Activities
• a. Please transcribe the text on spices, produce and edible coatings from "India is one" up to and including "product shelf life.".
• b. Pick up the text on spices, produce and edible coatings after its final sentence and carry it forward.

Source text
══════

India is one of the largest producer, consumer and exporter of spices, fruits and vegetables. Fruits and vegetables are highly perishable as they contain 80-90% water by weight. Major losses in quality and quantity of fresh fruits and vegetables occur between harvest and consumption. Similarily, post-harvest losses of flavor, decrease in oleo-resin content, loss of colour, shriveling etc. are common problems faced by the spice growers as well as traders resulting in to huge economic losses and poor product shelf life.

Edible coatings are an environmentally friendly technology that is applied to the product surface in addition to or as a replacement for natural protective waxy coatings; these can give the same effect as modified atmosphere storage. Major advantage of using edible films and coatings is that they can be consumed along with food; have high potential to carry active ingredients such as anti-browning agents, colorants, flavors, nutrients, spices and antimicrobial compounds that can enhance sensory characteristics and extend product shelf life and also reduce the risk of pathogen growth on food surface.

══════

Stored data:
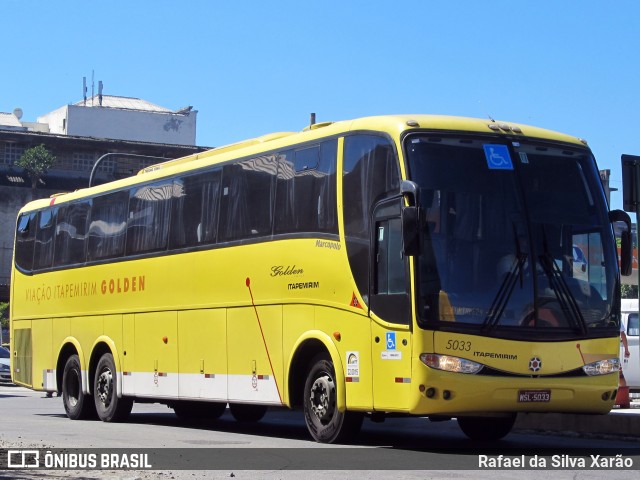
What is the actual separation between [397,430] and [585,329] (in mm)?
6029

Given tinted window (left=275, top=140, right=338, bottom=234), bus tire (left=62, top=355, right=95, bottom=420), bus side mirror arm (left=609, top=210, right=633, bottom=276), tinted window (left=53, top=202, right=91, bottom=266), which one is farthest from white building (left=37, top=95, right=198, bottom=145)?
bus side mirror arm (left=609, top=210, right=633, bottom=276)

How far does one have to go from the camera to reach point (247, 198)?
56.2ft

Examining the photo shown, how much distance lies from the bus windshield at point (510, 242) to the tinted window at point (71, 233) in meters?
10.3

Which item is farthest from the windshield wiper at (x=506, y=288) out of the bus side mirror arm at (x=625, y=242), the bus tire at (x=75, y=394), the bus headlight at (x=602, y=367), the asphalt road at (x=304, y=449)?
the bus tire at (x=75, y=394)

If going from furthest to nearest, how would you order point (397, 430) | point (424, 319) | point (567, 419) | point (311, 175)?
point (397, 430) → point (567, 419) → point (311, 175) → point (424, 319)

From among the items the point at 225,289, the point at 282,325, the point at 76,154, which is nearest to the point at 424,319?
the point at 282,325

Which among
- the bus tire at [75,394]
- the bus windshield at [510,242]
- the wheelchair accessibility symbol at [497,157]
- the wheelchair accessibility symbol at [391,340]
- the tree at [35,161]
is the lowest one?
the bus tire at [75,394]

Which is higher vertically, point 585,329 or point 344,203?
point 344,203

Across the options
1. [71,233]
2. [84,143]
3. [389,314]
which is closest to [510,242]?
[389,314]

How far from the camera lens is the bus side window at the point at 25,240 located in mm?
24859

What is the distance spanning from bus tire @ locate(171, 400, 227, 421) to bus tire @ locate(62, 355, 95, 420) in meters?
1.56

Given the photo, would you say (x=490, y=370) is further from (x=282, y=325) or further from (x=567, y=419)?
(x=567, y=419)

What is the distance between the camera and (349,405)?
46.8 ft

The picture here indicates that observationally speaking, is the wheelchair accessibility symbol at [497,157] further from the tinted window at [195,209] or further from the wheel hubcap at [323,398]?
the tinted window at [195,209]
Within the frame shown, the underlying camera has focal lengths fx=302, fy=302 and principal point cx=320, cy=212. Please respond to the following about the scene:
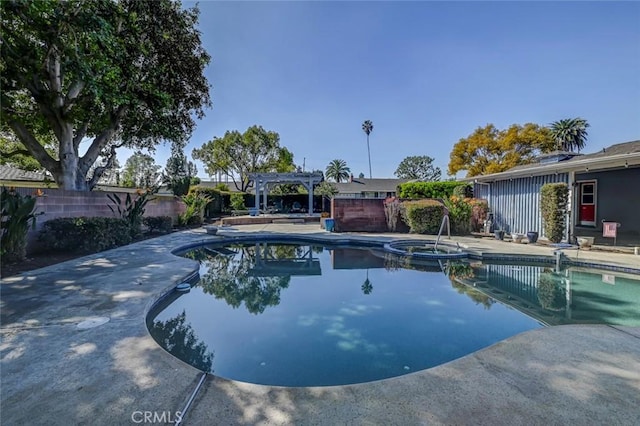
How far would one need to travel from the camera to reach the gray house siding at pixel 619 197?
10.8m

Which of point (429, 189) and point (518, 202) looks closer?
point (518, 202)

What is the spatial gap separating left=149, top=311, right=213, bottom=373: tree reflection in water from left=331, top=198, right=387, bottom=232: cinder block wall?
10.4 m

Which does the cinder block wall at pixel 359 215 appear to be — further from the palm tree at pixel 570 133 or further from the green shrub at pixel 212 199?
the palm tree at pixel 570 133

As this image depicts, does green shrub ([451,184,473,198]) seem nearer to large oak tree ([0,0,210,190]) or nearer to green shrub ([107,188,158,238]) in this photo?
large oak tree ([0,0,210,190])

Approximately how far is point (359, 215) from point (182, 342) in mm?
11301

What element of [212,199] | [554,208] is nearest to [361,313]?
[554,208]

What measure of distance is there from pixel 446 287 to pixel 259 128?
28.2m

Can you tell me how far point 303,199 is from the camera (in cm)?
2781

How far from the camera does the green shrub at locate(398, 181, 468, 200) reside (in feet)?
61.8

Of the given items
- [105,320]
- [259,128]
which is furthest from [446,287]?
[259,128]

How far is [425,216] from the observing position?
42.8 ft

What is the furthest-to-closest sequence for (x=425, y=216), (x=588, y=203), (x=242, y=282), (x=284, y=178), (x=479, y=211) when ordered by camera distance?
(x=284, y=178) → (x=479, y=211) → (x=425, y=216) → (x=588, y=203) → (x=242, y=282)

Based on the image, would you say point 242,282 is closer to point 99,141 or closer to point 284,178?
point 99,141

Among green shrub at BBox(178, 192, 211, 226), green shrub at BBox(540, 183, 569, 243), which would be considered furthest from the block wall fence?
green shrub at BBox(540, 183, 569, 243)
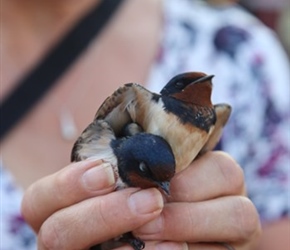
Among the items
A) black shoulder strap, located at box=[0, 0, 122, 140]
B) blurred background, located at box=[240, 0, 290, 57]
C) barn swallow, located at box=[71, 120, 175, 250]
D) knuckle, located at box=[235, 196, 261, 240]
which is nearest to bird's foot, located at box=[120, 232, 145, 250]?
barn swallow, located at box=[71, 120, 175, 250]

══════

Expected responses
• a.
India is one of the largest producer, consumer and exporter of spices, fruits and vegetables. Fruits and vegetables are highly perishable as they contain 80-90% water by weight. Major losses in quality and quantity of fresh fruits and vegetables occur between harvest and consumption. Similarily, post-harvest losses of flavor, decrease in oleo-resin content, loss of colour, shriveling etc. are common problems faced by the spice growers as well as traders resulting in to huge economic losses and poor product shelf life.

• b.
Even fresh-cut fruits are becoming popular ready-to-eat convenience food, by keeping them fresh, flavorful and safe for longer periods of time through the use of invisible, colorless, odorless, tasteless coatings. Ready-to-eat fruits and vegetables now account for about 10 per cent of all produce sales, with sales exceeding $10 billion annually. The use of edible films is likely to expand exponentially in the future as health-conscious consumers look for more foods that require minimal preparation.

Because they will be consumed, the material used for the preparation of edible films and coatings should be generally regarded as safe and must conform to the regulations that apply to the food product concerned. To maintain edibility, all film-forming components, as well as any functional additives in the film-forming materials, should be food-grade and nontoxic. Natural resins and gums are well known for their application in food sector due to their film forming properties and safety and thus, have high potential in edible coating industry. The use of different edible coatings as carriers of functional ingredients like antimicrobials, texture enhancers and nutraceuticals improves quality and functionality of fresh-cut fruits. When active ingredients are added to edible coatings, mechanical, sensory and even functional properties can be dramatically affected.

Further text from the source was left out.